* **Work item**: Some lines in the entries contain the word "significantly". Copy all of them.

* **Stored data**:

########################################

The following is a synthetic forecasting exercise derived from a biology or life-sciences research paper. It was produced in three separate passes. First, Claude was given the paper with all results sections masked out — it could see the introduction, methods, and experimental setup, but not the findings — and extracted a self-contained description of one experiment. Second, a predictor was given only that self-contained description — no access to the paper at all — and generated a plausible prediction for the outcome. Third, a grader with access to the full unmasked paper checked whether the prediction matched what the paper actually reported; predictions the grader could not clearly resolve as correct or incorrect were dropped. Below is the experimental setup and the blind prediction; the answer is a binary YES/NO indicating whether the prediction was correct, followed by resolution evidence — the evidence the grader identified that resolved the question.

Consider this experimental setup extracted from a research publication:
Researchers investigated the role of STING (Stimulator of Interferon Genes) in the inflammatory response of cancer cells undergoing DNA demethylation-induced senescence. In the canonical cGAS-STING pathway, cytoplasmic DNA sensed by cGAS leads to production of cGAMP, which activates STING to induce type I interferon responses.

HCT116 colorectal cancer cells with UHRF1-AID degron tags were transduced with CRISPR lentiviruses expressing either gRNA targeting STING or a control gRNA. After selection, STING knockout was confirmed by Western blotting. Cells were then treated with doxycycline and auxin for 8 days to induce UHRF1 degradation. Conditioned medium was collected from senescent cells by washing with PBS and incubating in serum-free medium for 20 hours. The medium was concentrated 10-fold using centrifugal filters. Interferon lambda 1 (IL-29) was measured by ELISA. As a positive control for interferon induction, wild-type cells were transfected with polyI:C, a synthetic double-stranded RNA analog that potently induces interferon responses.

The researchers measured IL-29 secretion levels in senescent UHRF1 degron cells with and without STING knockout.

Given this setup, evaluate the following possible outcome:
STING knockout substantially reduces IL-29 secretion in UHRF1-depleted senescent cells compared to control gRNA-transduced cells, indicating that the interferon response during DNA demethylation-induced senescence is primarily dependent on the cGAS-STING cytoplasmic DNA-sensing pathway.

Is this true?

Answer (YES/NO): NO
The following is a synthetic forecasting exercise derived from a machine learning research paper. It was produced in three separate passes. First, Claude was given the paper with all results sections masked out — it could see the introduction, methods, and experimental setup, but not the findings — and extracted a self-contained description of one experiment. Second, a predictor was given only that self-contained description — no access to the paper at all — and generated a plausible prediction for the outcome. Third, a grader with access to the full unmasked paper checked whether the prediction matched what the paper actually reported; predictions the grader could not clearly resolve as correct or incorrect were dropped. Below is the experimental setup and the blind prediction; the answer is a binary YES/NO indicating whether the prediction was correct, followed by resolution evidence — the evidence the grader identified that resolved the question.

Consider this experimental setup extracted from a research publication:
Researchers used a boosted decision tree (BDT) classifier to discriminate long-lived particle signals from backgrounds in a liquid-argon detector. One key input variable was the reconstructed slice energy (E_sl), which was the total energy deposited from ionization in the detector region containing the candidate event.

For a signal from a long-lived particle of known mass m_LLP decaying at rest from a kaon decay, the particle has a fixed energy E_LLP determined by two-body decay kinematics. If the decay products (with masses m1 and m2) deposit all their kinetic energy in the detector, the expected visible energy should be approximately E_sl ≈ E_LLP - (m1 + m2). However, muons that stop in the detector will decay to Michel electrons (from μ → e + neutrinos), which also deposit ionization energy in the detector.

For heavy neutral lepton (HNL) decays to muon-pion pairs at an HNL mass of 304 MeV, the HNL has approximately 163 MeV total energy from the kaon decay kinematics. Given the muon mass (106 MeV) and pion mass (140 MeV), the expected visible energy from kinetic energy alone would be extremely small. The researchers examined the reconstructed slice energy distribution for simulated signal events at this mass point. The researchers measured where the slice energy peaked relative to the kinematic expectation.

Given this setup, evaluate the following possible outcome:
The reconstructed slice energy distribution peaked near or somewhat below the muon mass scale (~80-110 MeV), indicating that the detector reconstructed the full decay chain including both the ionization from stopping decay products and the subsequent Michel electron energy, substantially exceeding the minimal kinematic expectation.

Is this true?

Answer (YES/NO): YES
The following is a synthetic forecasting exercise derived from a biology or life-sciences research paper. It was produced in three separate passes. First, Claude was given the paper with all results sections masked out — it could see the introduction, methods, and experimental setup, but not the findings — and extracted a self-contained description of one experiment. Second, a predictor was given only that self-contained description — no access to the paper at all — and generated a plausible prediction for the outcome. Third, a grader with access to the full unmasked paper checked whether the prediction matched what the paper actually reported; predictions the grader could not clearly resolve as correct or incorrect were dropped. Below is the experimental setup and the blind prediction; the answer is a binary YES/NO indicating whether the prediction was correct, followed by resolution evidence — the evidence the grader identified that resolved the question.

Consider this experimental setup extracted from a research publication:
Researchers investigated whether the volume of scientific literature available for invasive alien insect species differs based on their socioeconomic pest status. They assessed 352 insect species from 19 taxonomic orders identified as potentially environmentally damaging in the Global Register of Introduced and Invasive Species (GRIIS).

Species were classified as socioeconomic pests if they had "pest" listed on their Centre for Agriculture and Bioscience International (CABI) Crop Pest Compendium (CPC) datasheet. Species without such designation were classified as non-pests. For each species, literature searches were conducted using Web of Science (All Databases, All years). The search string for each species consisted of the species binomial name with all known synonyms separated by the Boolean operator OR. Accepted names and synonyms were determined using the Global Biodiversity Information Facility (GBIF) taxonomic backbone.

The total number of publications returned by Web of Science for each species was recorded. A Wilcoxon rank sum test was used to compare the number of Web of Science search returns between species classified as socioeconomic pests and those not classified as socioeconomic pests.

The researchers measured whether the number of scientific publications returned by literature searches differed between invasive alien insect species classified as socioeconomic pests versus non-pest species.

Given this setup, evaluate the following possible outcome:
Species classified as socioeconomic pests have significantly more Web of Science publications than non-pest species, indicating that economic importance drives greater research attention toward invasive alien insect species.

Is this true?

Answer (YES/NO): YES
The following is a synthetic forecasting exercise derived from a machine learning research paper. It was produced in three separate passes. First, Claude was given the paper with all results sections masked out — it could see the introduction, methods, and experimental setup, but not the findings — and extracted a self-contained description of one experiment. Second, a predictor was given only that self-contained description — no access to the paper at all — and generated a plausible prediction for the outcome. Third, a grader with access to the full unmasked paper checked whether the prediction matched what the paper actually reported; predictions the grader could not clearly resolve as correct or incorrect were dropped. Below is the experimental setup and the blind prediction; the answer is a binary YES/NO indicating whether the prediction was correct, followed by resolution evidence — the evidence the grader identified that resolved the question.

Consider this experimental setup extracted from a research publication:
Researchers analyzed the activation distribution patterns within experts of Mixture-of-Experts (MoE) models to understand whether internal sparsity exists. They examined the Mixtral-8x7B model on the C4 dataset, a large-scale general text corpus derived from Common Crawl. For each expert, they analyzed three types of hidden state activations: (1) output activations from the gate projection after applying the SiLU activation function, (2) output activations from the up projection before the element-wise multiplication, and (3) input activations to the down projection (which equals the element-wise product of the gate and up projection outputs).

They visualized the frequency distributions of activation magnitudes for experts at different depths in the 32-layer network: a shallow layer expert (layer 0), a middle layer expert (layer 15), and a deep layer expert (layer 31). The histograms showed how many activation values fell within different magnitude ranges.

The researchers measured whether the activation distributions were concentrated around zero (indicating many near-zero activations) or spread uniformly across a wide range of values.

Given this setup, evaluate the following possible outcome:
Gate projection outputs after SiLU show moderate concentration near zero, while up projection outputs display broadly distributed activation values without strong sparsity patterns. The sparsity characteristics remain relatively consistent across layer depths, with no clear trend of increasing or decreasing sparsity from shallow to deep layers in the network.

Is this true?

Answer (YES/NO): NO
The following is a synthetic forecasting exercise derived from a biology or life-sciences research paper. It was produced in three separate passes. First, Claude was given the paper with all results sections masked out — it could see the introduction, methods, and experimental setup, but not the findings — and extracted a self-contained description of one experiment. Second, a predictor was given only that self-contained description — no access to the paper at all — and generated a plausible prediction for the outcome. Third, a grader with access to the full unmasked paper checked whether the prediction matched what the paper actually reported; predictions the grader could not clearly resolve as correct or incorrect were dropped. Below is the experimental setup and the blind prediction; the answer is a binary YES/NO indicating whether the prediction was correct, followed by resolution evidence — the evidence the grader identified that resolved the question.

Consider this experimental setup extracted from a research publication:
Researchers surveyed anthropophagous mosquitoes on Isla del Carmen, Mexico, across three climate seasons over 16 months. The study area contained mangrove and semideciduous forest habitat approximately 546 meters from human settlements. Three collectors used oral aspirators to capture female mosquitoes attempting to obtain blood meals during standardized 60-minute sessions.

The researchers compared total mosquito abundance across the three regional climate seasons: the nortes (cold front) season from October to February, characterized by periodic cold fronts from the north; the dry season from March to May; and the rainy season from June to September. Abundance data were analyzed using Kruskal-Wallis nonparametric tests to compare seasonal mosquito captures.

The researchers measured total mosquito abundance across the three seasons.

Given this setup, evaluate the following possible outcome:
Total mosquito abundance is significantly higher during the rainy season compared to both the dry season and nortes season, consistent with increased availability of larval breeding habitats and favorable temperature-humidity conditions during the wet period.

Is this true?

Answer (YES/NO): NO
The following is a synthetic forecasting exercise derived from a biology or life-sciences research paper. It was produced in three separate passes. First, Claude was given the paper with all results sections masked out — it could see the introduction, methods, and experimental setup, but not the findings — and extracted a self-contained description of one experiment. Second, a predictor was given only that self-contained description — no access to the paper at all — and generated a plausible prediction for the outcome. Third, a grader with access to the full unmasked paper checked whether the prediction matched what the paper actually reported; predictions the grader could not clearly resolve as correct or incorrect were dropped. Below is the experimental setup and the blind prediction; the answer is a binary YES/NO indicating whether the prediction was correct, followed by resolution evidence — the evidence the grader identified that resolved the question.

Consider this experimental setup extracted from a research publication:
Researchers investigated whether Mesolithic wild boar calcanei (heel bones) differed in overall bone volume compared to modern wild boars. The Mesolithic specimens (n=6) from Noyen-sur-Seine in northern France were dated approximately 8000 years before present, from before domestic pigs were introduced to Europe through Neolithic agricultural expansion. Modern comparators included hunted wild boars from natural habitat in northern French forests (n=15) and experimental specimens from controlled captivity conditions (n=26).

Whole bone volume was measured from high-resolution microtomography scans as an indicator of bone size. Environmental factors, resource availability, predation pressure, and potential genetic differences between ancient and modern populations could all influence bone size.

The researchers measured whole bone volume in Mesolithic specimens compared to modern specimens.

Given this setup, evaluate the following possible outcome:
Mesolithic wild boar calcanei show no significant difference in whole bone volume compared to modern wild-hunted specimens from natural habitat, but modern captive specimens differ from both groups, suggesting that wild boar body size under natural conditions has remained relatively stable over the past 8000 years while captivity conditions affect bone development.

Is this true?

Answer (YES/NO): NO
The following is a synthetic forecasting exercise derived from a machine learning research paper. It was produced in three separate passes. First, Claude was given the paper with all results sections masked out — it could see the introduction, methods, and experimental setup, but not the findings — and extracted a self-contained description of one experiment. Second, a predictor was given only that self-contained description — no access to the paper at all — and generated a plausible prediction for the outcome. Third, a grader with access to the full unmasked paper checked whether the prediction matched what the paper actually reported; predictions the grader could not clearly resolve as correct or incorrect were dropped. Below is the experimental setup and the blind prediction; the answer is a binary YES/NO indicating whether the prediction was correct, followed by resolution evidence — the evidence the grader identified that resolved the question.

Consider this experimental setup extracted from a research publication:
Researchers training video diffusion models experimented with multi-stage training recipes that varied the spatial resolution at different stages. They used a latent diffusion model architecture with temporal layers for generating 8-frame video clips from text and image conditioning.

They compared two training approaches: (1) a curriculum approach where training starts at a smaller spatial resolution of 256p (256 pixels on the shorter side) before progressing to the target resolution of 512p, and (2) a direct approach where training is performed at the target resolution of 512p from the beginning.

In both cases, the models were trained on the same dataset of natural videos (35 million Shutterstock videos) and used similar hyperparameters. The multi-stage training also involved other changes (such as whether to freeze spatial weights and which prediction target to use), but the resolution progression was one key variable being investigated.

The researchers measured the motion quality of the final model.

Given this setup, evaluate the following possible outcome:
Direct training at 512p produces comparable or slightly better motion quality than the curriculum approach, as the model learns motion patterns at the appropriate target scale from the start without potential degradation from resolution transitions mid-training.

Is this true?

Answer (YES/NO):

########################################

* **Result of this exercise**:
Species classified as socioeconomic pests have significantly more Web of Science publications than non-pest species, indicating that economic importance drives greater research attention toward invasive alien insect species.
Total mosquito abundance is significantly higher during the rainy season compared to both the dry season and nortes season, consistent with increased availability of larval breeding habitats and favorable temperature-humidity conditions during the wet period.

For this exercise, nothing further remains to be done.